* Exercise objective *
Find the line containing "Within this photo". Retype it and every line after it through the end of the entries, exactly as written, with nothing added.

======== Data ========

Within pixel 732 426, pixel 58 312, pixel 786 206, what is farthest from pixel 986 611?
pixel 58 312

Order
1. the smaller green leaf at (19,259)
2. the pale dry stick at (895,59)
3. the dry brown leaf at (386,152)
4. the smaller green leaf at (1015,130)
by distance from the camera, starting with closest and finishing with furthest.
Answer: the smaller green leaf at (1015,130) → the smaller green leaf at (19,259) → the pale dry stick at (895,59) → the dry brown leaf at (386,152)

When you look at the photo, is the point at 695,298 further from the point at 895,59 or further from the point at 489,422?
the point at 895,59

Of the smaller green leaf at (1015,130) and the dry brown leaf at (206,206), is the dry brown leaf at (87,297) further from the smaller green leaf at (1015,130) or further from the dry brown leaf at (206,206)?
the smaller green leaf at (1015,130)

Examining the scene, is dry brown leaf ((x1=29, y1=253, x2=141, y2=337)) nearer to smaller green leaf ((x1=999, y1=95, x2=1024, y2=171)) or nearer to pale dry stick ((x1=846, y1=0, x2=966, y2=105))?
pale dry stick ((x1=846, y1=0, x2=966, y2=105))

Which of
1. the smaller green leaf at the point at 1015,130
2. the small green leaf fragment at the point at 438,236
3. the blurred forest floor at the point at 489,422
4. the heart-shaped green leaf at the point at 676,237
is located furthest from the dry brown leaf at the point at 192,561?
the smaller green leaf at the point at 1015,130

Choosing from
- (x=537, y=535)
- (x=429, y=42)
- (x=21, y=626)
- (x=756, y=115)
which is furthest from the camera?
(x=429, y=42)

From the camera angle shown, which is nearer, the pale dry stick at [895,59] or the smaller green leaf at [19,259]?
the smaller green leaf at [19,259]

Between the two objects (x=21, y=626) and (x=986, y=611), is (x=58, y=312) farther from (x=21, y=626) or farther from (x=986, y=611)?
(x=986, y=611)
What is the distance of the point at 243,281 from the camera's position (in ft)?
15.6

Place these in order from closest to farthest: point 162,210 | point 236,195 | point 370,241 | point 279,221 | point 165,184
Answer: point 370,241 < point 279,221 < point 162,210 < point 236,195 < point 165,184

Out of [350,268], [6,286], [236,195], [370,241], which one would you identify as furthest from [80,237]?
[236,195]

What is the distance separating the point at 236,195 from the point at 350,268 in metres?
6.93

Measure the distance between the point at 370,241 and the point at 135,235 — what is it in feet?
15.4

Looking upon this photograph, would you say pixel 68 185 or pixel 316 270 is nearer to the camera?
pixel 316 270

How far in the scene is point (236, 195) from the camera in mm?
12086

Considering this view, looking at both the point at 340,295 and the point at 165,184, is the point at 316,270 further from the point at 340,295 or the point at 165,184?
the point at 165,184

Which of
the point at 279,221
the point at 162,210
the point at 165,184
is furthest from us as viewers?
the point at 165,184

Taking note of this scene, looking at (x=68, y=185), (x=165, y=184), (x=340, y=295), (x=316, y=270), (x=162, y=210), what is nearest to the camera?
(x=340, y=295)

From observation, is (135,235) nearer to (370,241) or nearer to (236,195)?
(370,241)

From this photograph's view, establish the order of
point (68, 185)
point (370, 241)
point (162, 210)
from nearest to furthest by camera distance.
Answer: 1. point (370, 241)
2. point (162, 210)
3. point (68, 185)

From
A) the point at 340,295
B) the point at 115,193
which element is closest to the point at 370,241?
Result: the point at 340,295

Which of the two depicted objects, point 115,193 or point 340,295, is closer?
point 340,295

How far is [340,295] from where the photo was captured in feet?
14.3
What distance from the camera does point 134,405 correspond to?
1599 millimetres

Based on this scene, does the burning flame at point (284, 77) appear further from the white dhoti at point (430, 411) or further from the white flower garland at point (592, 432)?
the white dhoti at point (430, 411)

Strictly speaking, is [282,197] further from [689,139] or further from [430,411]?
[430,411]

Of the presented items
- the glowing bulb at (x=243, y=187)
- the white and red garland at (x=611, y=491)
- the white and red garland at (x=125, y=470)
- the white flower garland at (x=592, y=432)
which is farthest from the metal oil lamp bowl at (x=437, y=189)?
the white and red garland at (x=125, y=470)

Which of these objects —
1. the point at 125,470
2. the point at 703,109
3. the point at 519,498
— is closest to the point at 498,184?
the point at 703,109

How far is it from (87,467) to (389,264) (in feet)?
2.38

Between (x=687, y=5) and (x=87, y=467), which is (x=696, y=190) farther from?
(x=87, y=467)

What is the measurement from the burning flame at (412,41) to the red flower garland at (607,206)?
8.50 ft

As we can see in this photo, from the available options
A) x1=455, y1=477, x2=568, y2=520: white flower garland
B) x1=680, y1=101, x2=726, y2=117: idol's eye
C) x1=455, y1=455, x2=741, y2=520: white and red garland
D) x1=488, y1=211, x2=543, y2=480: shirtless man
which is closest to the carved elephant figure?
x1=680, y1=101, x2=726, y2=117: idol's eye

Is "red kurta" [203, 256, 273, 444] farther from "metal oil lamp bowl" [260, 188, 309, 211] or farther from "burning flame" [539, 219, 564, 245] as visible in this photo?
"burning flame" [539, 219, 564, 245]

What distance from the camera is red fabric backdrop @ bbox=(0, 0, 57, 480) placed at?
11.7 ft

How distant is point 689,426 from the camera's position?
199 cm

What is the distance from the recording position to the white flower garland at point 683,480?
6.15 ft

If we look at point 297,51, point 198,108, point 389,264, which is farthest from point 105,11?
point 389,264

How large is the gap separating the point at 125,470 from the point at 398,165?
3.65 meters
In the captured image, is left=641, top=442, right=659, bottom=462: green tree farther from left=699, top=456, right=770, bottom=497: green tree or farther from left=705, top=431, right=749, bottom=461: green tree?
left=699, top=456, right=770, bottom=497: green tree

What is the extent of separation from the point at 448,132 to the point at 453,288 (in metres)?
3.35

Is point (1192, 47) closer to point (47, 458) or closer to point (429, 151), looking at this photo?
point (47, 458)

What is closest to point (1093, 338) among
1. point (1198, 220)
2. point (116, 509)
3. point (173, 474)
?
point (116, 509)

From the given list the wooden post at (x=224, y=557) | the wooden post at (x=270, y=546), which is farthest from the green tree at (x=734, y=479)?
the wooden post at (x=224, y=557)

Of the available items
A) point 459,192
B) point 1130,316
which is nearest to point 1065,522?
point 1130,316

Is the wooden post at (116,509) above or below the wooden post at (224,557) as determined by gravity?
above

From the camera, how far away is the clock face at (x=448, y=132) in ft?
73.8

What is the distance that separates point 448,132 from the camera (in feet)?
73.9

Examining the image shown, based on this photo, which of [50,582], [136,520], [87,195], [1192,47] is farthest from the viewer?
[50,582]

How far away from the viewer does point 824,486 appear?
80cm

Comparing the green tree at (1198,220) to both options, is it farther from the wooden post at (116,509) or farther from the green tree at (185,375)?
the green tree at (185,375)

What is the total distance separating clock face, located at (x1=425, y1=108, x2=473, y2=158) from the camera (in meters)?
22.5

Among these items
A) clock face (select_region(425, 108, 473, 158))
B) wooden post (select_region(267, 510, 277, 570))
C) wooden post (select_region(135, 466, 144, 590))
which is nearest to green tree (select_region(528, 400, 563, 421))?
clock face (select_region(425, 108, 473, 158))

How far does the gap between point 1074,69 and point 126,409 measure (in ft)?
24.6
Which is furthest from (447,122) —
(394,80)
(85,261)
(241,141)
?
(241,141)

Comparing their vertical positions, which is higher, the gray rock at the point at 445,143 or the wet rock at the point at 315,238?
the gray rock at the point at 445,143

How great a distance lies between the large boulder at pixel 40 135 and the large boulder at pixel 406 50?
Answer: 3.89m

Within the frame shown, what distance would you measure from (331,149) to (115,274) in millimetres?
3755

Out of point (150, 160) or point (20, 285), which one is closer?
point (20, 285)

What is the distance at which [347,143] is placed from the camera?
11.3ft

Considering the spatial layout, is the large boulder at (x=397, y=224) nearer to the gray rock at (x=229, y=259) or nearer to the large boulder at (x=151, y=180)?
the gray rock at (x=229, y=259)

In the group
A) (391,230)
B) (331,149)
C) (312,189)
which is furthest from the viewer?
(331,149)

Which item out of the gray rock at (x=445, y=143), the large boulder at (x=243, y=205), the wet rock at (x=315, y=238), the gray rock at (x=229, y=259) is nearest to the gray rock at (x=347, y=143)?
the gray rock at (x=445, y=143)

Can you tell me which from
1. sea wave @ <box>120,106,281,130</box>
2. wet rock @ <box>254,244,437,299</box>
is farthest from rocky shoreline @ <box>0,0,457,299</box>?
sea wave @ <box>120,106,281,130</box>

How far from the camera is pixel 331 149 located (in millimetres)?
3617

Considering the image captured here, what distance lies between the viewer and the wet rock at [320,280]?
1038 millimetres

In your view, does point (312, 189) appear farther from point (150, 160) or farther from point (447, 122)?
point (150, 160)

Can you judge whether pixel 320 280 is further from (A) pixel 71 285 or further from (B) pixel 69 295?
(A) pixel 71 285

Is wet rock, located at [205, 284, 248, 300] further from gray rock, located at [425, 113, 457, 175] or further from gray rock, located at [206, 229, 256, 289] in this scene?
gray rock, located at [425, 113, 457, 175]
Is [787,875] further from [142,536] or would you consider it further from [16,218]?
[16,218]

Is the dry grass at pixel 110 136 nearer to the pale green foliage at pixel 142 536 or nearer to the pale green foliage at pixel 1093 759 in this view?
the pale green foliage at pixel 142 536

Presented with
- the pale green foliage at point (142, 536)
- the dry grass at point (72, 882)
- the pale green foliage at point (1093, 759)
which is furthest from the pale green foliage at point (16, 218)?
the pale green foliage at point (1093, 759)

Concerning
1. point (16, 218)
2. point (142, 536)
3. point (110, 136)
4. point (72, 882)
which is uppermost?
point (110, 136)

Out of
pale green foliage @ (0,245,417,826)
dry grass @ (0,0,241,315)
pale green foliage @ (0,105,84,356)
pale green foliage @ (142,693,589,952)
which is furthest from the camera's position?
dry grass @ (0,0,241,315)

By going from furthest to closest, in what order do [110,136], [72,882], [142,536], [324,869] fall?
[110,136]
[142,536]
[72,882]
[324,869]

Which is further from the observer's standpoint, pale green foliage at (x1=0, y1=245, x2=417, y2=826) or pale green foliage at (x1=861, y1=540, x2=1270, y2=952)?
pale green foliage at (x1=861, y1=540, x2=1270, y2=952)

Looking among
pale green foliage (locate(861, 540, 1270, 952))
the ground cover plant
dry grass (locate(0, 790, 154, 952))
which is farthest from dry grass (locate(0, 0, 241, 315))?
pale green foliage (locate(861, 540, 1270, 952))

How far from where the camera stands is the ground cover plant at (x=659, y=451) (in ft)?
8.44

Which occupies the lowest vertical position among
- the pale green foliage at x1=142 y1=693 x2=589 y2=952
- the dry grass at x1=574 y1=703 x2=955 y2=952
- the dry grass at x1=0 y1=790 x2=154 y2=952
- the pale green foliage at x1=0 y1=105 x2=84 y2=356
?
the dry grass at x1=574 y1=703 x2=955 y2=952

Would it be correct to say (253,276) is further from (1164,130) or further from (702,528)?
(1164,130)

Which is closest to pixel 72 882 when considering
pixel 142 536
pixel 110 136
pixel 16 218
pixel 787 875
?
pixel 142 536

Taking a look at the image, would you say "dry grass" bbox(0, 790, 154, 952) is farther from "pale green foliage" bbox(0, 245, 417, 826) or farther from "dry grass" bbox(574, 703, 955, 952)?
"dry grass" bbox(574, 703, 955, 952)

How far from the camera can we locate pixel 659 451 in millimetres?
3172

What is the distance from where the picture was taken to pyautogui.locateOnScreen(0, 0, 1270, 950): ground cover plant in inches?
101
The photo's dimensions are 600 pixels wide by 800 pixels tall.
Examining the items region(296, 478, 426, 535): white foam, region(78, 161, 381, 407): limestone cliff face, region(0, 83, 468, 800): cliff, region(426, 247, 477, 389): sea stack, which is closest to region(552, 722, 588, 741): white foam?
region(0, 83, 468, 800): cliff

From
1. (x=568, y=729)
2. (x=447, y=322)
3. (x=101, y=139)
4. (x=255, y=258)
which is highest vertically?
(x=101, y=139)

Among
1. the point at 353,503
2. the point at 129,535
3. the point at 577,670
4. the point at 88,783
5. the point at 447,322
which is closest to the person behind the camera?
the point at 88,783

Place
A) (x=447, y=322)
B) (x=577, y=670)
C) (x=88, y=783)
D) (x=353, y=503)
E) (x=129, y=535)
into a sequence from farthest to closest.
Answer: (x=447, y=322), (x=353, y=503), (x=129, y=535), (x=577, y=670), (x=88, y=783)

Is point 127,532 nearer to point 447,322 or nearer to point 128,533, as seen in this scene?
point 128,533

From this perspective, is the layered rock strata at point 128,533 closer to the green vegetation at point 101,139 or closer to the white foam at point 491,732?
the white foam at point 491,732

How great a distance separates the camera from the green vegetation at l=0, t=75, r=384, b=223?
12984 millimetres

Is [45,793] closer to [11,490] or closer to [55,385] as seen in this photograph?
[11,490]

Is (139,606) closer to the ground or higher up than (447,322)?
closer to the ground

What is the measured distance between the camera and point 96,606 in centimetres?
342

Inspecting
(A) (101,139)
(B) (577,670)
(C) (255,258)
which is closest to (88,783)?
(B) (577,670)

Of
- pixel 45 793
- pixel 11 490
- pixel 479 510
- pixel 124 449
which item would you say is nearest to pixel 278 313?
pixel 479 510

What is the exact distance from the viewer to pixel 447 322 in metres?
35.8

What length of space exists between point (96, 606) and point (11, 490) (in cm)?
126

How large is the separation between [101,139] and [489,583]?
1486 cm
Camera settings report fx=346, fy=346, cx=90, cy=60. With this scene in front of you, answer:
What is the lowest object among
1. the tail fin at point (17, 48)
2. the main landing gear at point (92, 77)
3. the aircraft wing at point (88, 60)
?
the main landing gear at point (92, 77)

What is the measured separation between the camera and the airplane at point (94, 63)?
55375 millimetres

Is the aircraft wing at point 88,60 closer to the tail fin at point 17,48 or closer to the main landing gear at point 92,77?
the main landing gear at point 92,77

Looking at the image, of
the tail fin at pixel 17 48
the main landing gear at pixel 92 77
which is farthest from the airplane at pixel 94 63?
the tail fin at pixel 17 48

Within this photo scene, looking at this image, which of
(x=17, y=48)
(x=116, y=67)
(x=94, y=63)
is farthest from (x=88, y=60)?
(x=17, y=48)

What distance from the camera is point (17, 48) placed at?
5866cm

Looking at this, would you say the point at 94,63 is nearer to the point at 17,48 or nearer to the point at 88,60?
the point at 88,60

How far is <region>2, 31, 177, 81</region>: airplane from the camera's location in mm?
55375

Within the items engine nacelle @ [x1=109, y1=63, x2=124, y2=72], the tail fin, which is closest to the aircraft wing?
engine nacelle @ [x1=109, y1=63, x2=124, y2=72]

========

* The completed task *
Within this photo scene, looking at this image, which of
(x=17, y=48)
(x=116, y=67)
(x=94, y=63)
is farthest from (x=88, y=60)?
(x=17, y=48)

What distance from the camera is point (17, 48) placed at?
5866cm

Looking at this, would you say the point at 94,63 is nearer to the point at 17,48 or nearer to the point at 88,60?
the point at 88,60

How far is <region>2, 31, 177, 81</region>: airplane from the camera's location in mm?
55375

Within the items engine nacelle @ [x1=109, y1=63, x2=124, y2=72], the tail fin, which is closest to the aircraft wing?
engine nacelle @ [x1=109, y1=63, x2=124, y2=72]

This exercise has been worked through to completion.